Pull from the records below each line that contains the string "wooden", and copy those lines unchanged. Treat uppercase and lowercase letters as different.

--- Start of Records shown ---

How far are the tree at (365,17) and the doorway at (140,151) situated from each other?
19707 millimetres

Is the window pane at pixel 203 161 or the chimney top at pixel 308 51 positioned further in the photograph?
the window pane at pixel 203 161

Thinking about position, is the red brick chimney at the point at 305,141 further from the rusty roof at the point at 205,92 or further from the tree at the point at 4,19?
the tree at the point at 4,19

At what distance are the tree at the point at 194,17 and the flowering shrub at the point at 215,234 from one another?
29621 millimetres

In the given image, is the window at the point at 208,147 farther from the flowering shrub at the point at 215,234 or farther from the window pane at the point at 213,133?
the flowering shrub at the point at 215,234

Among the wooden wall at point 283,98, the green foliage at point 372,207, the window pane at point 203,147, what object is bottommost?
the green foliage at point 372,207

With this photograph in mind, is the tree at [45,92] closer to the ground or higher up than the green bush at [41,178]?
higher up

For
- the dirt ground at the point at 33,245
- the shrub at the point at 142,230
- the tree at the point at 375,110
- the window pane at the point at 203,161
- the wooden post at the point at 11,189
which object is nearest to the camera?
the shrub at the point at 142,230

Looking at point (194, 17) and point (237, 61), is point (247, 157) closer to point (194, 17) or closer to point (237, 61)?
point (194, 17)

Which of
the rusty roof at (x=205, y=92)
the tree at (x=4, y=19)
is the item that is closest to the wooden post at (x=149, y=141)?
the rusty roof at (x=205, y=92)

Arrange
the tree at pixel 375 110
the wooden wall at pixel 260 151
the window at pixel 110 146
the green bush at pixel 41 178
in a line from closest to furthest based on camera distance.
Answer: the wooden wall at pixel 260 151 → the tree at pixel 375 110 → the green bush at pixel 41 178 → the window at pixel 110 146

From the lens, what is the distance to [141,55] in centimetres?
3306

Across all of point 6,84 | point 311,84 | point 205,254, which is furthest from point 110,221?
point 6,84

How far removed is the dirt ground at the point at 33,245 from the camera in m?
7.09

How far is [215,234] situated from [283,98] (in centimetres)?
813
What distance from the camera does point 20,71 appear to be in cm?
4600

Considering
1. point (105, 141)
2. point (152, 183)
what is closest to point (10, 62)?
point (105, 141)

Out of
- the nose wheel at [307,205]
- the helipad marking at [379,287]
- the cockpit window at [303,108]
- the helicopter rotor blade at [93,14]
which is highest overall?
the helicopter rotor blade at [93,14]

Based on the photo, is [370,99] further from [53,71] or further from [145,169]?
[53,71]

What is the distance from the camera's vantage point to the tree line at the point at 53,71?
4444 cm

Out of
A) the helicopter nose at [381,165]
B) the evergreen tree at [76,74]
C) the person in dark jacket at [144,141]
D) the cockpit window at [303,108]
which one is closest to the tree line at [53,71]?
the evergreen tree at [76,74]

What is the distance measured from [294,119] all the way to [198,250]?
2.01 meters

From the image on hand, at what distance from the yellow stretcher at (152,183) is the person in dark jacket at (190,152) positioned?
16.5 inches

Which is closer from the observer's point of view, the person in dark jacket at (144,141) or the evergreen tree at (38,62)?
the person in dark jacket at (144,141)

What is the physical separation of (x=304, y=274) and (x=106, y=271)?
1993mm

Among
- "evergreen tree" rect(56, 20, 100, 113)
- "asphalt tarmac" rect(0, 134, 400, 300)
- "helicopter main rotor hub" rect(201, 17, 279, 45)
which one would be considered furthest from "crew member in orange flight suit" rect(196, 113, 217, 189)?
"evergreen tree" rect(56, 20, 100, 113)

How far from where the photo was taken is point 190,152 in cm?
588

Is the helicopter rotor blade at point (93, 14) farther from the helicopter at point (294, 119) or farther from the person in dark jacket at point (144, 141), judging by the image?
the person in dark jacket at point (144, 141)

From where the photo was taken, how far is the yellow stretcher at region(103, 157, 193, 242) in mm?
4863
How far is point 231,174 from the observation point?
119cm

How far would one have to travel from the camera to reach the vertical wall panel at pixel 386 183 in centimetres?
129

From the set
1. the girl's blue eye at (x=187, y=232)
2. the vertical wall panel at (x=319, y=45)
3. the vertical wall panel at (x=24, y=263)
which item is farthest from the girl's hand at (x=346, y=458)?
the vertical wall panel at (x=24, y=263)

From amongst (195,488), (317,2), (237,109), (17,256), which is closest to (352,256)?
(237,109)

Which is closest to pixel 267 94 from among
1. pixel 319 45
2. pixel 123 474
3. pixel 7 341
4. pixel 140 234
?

--- End of Records shown ---
--- Start of Records shown ---

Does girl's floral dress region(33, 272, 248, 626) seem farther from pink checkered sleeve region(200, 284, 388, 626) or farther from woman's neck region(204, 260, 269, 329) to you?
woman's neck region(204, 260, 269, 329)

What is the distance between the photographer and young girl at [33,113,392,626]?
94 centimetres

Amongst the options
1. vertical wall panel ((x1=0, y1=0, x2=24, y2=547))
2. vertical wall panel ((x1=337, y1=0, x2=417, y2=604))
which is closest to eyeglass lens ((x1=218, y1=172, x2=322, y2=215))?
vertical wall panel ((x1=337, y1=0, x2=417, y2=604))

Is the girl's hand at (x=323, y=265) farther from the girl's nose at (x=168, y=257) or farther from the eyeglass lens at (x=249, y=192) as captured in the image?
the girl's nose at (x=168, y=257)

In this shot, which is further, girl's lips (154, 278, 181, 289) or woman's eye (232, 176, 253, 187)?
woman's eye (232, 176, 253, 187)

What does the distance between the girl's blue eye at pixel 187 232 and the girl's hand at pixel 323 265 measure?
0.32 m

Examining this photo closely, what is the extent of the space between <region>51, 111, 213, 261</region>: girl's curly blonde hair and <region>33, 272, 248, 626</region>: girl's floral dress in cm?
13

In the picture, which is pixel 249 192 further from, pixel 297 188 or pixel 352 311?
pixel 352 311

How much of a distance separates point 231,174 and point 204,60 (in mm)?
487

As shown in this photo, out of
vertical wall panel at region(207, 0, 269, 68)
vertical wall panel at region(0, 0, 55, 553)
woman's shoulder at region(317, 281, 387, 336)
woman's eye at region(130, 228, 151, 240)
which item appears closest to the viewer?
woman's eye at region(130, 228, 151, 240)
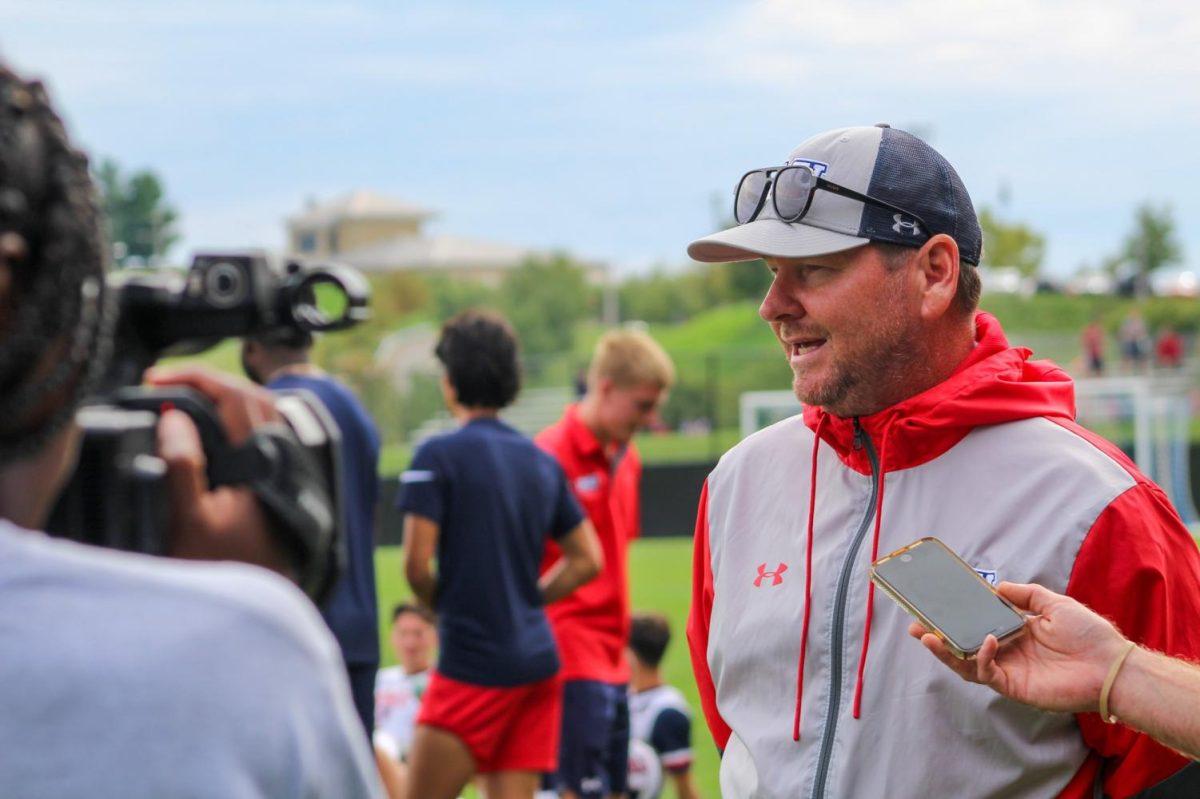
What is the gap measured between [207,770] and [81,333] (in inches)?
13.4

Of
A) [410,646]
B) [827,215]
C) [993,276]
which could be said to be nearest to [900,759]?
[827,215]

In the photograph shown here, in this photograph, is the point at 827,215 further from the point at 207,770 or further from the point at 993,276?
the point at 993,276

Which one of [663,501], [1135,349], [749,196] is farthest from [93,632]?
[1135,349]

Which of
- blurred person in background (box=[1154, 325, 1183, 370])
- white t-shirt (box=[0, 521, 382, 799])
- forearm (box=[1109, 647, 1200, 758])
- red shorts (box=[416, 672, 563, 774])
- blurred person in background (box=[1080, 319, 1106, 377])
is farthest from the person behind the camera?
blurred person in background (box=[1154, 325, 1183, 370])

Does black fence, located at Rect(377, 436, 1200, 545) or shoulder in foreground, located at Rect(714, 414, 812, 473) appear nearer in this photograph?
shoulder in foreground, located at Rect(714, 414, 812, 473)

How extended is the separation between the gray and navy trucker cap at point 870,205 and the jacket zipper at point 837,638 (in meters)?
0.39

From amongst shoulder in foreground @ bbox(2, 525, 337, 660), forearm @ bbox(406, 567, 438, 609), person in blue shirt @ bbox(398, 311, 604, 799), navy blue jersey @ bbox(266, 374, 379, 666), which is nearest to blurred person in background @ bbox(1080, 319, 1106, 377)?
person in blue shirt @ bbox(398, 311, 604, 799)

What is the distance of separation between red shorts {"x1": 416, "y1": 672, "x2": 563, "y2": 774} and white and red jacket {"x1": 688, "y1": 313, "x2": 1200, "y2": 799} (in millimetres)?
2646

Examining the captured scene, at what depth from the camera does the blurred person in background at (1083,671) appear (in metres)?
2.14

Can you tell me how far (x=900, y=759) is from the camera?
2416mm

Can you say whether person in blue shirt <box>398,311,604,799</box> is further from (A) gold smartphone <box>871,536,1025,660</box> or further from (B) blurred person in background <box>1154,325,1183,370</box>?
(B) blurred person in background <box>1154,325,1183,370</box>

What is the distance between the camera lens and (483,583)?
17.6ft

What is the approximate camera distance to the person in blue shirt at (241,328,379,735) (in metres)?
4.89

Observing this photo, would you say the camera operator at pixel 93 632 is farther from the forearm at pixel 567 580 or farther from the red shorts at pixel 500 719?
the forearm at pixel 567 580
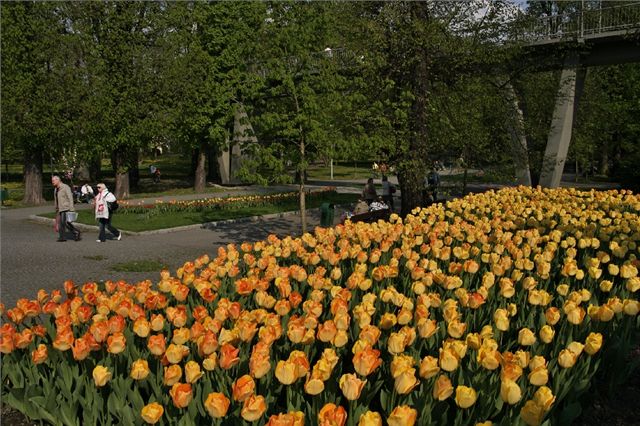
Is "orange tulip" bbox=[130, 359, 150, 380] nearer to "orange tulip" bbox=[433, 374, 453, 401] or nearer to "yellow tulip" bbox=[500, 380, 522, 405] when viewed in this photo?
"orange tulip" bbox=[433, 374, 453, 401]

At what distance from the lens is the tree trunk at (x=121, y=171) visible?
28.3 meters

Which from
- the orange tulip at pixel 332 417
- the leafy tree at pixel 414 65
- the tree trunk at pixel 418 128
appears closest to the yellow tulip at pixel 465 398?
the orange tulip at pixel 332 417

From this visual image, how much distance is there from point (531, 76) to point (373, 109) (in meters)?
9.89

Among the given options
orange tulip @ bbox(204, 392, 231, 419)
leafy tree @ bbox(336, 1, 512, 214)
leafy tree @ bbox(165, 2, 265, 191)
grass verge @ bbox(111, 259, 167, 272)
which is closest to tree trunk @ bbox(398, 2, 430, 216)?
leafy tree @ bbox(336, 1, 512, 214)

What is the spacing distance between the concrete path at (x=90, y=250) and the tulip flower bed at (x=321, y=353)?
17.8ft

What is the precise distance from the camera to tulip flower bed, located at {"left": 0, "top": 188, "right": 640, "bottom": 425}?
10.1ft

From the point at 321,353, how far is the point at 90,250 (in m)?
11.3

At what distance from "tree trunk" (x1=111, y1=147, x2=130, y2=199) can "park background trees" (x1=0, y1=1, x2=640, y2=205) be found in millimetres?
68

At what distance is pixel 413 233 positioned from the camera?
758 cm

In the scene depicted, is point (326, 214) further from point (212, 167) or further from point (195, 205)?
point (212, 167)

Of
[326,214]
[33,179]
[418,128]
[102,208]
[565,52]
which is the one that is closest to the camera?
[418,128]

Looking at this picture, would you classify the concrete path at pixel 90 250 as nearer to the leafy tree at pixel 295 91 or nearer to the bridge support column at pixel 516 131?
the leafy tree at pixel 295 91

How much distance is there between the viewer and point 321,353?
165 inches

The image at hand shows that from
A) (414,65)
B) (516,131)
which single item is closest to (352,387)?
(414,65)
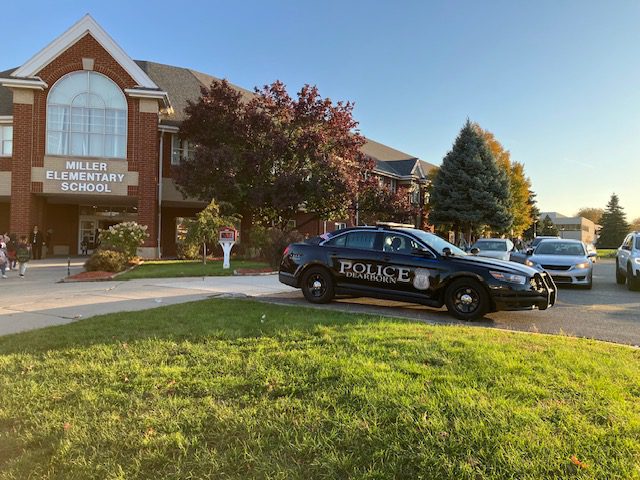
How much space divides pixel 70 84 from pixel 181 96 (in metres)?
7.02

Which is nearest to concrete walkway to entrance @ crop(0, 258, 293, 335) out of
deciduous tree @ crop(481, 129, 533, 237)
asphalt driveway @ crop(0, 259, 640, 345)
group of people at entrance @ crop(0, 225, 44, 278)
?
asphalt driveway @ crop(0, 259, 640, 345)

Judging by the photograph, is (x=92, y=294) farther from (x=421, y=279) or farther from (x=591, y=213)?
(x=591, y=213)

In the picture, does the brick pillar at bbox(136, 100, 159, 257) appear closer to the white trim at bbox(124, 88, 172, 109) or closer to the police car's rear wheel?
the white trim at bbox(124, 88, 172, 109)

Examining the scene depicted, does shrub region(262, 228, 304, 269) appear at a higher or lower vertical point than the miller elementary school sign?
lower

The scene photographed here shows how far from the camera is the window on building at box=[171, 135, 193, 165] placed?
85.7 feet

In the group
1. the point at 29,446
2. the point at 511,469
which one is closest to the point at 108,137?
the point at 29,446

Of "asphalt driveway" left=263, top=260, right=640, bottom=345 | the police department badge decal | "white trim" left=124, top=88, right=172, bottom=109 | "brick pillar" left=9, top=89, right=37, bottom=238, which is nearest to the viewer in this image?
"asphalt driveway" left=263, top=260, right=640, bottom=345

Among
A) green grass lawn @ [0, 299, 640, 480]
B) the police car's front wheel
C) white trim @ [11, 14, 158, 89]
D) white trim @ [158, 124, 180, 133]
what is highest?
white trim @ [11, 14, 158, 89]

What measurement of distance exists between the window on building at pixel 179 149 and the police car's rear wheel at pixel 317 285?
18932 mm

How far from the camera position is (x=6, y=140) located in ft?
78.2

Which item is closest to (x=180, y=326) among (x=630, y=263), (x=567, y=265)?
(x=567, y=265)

--- End of Records shown ---

*Answer to this problem*
Among the wooden wall at point 283,98, the green foliage at point 372,207, the window pane at point 203,147, what object is bottommost?
- the wooden post at the point at 11,189
is the item that is closest to the wooden post at (x=149, y=141)?
the wooden wall at pixel 260 151
Answer: the wooden wall at pixel 260 151 → the tree at pixel 375 110 → the green bush at pixel 41 178 → the window at pixel 110 146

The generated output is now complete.